Ornette Coleman’s Body Meta, forty years later
“Body Meta is the first Prime Time band recording. The Dancing In Your Head release came from these sessions. The name Prime Time was given because every rehearsal was done in such a will it be or not be manner (because of the difficulty of schéduling everybody for rehearsals). When it did happen it was Prime Time. Prime Time is not a jazz, classical, rock or blues ensemble. It is pure Harmolodic where all forms that can, or could exist yesterday, today. or tomorrow can exist in the now or the moment without a second.
Thanks for lìstening.
Ornette Coleman”
It seems difficult, even complicated, to think that forty years have passed since the publication of Body Meta. It’s difficult to think that forty years ago, a period in which many had declared jazz to be dead, and the innovations in this genre seemed very few and very similar to each other, a record like Body Meta could have emerged. During this time, some jazz players, like Chick Corea and Herbie Hancock, had converted to fusion, and Miles Davis had retreated into a personal nightmare made of drugs, frustration and nervous breakdown after creating some of the most visionary records ever played. In this decade characterized by a high political, economic and social instability, Ornette Coleman, in his very personal, typically idiosyncratic way, managed to find a different path to explore. Always on the cutting edge, with this album Ornette presents a new band (Prime Time) that with Body Meta gives voice to a new musical style, which he developed and defined as “harmolodic”.
“For Harmolodic Democracy – the player would need the freedom to express what Harmolodic information they found to work in composed music. There is always a rhythm – melody – harmony concept. All ideas have lead resolutions. Each player can choose any of the connections from the composers work for their personal expression, etc.”
Coleman not only fused genres (jazz, funk, rock, R & B, world music), but reinvented his own personal musical structural scheme: the cyclical and poignant traces of Body Meta redefined the functions and relationships of melody, harmony and rhythm, making them all interdependent in a completely new way. Coleman’s saxophone picks up where Coltrane had stopped in the late 1960s, and moves into the stratosphere, inspired by the idiosyncratic work of Bern Nix and the Jamaaladeen Tacuma bass lines, not to mention the polyrhythmic percussions of Ronald Shannon Jackson and Ornette’s son, Denardo, drummer that I don’t particularly like.
One of the most important jazz albums of the ’70s, Body Meta arrived after a period of difficulty spent looking for the members of the new band:
“ I was seeking to form a band consisting of two Guitars, two Basses, two Drummers (one rhythm, one “tempo” time), and the concert piano. As it turned out I was only able to start with six of the eight. I called Reggie Lucas. He came and we played. When we stopped he was very interested in becoming a member, but l had not yet completed forrning the band at that time, he played great, however I needed more time to share Harmolodics with him than circumstances allowed. He offered to give me a number of a Bass player who lived in Philadelphia named Rudy McDaniel. From that meeting Rudy (Jamaladeen Tacuma) introduced me to a guitar player, Charlie Ellerbe. Guitarist, Bern Nix, was recommended to me by a friend from Nigeria. The two drummers included Ronald Shannon Jackson and Denardo Coleman. At the time Ron had been staying with me and studying. Denardo joined a short while later after finishing college.”

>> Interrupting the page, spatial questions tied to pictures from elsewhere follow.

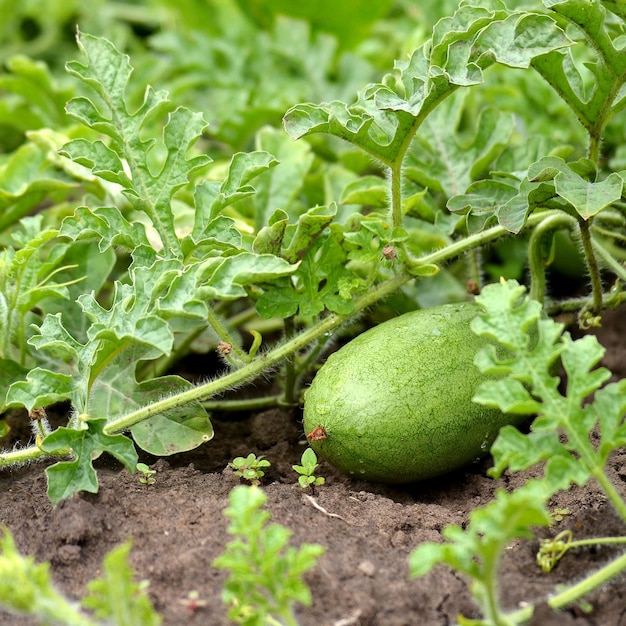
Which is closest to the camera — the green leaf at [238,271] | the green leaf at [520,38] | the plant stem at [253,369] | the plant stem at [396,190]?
the green leaf at [238,271]

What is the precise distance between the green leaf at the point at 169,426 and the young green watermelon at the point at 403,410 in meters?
0.32

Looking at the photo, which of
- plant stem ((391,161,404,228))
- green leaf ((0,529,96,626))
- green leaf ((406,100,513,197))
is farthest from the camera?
green leaf ((406,100,513,197))

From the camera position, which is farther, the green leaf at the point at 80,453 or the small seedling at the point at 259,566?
the green leaf at the point at 80,453

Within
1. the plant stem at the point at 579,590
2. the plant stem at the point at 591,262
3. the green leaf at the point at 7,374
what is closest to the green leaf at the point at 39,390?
the green leaf at the point at 7,374

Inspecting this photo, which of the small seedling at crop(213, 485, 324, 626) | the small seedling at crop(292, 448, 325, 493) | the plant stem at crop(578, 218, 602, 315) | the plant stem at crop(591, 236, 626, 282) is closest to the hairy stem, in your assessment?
the small seedling at crop(292, 448, 325, 493)

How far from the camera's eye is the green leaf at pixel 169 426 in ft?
7.73

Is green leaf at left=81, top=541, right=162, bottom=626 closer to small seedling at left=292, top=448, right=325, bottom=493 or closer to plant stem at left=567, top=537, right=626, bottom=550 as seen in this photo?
small seedling at left=292, top=448, right=325, bottom=493

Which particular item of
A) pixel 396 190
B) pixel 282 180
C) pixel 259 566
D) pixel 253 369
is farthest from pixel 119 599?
pixel 282 180

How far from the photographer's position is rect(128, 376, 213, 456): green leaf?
7.73 ft

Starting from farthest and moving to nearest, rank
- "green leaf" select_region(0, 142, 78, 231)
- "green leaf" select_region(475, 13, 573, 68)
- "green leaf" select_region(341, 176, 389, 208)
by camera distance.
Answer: "green leaf" select_region(0, 142, 78, 231)
"green leaf" select_region(341, 176, 389, 208)
"green leaf" select_region(475, 13, 573, 68)

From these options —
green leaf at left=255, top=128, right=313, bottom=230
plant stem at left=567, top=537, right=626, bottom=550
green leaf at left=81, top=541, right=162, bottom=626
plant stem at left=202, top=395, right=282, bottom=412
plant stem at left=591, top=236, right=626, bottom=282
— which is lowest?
plant stem at left=202, top=395, right=282, bottom=412

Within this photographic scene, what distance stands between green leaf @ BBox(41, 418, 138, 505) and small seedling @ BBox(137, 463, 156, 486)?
0.61ft

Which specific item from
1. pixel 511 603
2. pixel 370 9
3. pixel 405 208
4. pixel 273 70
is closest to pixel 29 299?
pixel 405 208

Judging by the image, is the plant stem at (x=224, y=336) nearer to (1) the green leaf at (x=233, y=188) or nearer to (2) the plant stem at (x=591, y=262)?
(1) the green leaf at (x=233, y=188)
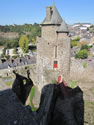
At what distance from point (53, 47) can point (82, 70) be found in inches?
143

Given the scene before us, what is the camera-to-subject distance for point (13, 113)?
3238 millimetres

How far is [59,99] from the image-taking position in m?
9.41

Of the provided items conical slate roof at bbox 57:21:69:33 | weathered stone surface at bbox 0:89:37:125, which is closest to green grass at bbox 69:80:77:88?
conical slate roof at bbox 57:21:69:33

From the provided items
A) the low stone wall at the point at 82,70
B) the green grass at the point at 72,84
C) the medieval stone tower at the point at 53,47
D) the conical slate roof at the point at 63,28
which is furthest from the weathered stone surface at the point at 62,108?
the conical slate roof at the point at 63,28

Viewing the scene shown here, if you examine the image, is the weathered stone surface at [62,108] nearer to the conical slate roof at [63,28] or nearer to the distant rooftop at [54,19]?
the conical slate roof at [63,28]

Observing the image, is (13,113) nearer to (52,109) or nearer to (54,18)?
(52,109)

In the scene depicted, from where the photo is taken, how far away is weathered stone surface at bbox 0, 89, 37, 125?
9.66ft

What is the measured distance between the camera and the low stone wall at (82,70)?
10891 millimetres

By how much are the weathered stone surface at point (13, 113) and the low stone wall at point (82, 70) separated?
27.6ft

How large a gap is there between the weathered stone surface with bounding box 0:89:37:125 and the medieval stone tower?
679 cm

Julian Cope, in his web site Head Heritage, talks about similarities and connections between the figures of Coleman and Captain Beefheart: “It’s tempting to compare Nix & Ellerbee’s guitars to Zoot Horn Rollo and Antennare Jimmy Semens and all them other great Magic Band guitar duos, but really they sound more like Jimmy Nolan (James Brown’s guy) and his evil twin surgically sewn together by the tops of their heads, still punchy from the anesthesia so given a healthy dose of amphetamine to pep them up into a cartoonish frenzy.”
https://www.headheritage.co.uk/unsung/review/1121/
But frankly the comparisons seem to me decidedly forced togheter: I don’t think that Coleman has ever been influenced by Trout Mask Replica, although it’s possible that Ornette was one of the key influences in Beefheart’s first musical approach.
Body Meta is a really successful album that opens up new spaces and horizons. The guitars of Bern Nix and Charlie Ellerbee play a relentless, torrid funky that blends perfectly into this new chapter of Coleman’s music: loud, jagged, thickly intertwined and dense.
Every track is different, Coleman’s vision has a widespread focus, but it is clear that things have changed since the beginnings of free jazz. Even his personal sound is more pronounced, pure and full of feeling, free from chains and more difficult to define. And the guitars? Well those are really from another planet. It’s true, forty years have passed, but this record doesn’t show them and I think it can be an interesting starting point for new musical explorations. This is music of pure soul expression and deserves a repeated listening, you can put the CD player on repeat and let it flow, don’t be surprised if after a while you’ll start to dance it, its funky vein is irresistible. I would highly recommend it to anyone, it’s good for the body and for the mind.